Records for the exercise start
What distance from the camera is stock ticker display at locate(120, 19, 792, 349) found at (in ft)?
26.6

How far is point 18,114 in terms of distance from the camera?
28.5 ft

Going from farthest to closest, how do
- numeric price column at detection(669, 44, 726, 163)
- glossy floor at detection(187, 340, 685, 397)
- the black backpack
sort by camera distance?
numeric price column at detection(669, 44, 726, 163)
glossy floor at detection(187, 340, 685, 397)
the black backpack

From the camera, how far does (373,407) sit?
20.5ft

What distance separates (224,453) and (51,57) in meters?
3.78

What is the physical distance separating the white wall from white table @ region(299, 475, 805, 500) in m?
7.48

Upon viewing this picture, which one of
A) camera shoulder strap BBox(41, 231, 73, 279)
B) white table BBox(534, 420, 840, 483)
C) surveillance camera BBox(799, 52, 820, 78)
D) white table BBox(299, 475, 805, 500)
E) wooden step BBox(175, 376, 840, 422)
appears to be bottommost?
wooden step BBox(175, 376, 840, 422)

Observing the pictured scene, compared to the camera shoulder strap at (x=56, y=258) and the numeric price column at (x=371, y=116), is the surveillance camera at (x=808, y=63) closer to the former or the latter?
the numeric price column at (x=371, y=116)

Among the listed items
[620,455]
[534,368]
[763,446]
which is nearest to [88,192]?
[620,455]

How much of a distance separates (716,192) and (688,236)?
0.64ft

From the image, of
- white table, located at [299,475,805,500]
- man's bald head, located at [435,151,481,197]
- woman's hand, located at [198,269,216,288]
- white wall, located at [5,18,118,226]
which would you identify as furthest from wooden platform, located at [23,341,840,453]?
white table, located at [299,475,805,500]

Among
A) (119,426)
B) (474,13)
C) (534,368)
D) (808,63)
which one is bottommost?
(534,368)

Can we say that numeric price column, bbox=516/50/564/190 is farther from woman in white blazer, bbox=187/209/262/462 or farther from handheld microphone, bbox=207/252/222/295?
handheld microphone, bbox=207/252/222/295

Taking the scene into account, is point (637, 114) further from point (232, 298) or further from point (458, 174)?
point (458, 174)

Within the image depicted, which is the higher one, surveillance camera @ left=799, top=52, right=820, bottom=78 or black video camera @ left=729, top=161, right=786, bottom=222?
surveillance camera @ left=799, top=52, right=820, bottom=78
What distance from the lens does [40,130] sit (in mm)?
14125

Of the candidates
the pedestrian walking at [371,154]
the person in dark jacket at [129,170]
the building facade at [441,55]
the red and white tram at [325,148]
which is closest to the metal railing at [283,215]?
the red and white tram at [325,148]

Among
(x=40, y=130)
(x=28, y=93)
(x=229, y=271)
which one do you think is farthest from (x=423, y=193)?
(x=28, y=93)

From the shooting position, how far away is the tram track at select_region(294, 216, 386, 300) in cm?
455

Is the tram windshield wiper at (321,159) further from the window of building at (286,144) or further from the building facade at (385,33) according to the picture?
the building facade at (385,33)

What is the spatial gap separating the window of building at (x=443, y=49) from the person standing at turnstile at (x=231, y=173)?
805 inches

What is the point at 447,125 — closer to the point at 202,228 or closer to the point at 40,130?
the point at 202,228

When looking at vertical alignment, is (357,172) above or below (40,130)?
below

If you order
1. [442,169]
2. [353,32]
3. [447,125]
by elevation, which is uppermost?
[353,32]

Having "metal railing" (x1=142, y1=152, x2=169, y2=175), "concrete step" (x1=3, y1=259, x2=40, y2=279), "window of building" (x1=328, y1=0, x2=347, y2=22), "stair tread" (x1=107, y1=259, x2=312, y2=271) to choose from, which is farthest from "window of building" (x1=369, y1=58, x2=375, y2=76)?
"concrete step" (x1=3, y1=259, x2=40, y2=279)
Records for the exercise end
Do this: Put every line from the one with "When looking at" through the final line of the rows into a numbered list, both included and blank lines dropped.

Response below:
1. When looking at vertical alignment, is (357,172) above or below (40,130)?
2. below
3. If you order
4. 1. [442,169]
5. 2. [353,32]
6. 3. [447,125]
7. by elevation, which is uppermost?
8. [353,32]
9. Having "metal railing" (x1=142, y1=152, x2=169, y2=175), "concrete step" (x1=3, y1=259, x2=40, y2=279), "window of building" (x1=328, y1=0, x2=347, y2=22), "stair tread" (x1=107, y1=259, x2=312, y2=271) to choose from, which is farthest from "window of building" (x1=369, y1=58, x2=375, y2=76)?
10. "concrete step" (x1=3, y1=259, x2=40, y2=279)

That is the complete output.